The Arts Center here in New Hope, Pa., was looking for a project to raise awareness about its gallery, a fabulous loft space right in the center of our little town, something that would involve the whole community. Peggy is friendly with the board of directors and volunteered me to do a “community portrait project.” Before you could say “Bob’s your uncle” (or I could find an out-of-town assignment), I had their studio space for three weeks and 60 portraits to shoot!
Truth be told, it wasn’t entirely her idea. I’ve been saying for years that I live in such an interesting community of artists, writers, restaurateurs, musicians, sculptors, craftsmen, poets and just plain old eccentrics, and I’ve always wanted to photograph them. But, alas, who had the time (and the space) to pull that off?

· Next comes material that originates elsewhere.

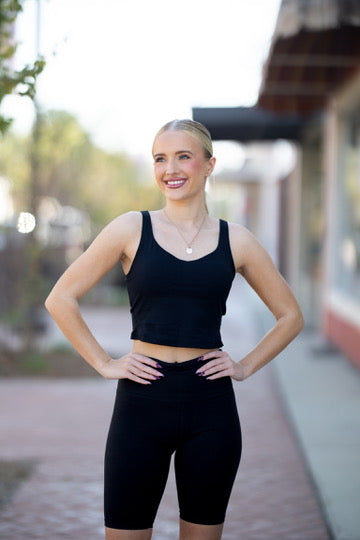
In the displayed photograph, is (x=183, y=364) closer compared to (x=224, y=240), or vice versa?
(x=183, y=364)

Well, now, I did! No ideas happen in a vacuum, and one source of my photographic inspiration has been Irving Penn. Primarily known for his fashion work, he did a travel project in the ’70s called Worlds in a Small Room that caught my imagination as a young shooter and never left me.
Essentially, Penn took a studio setup out into the world and photographed everybody from African tribesmen to Parisian chimney sweeps against a beautiful canvas background, illuminated by classic North light (which he created simply by diffusing daylight). To my eye, it’s classic portraiture at its finest. It takes very specific people out of their environments and makes them into icons by placing them against the neutral background—like travel portraiture, only in reverse.
So for my project, I wanted to do a kind of homegrown homage to the great Penn, right in New Hope. For the first time in my career, I had the space to hang a big (12x24-foot) painted canvas backdrop, super-high ceilings and loads of floor space. I had about three weeks to do the shoot and a list of potential subjects that Peggy and I had been compiling informally for years.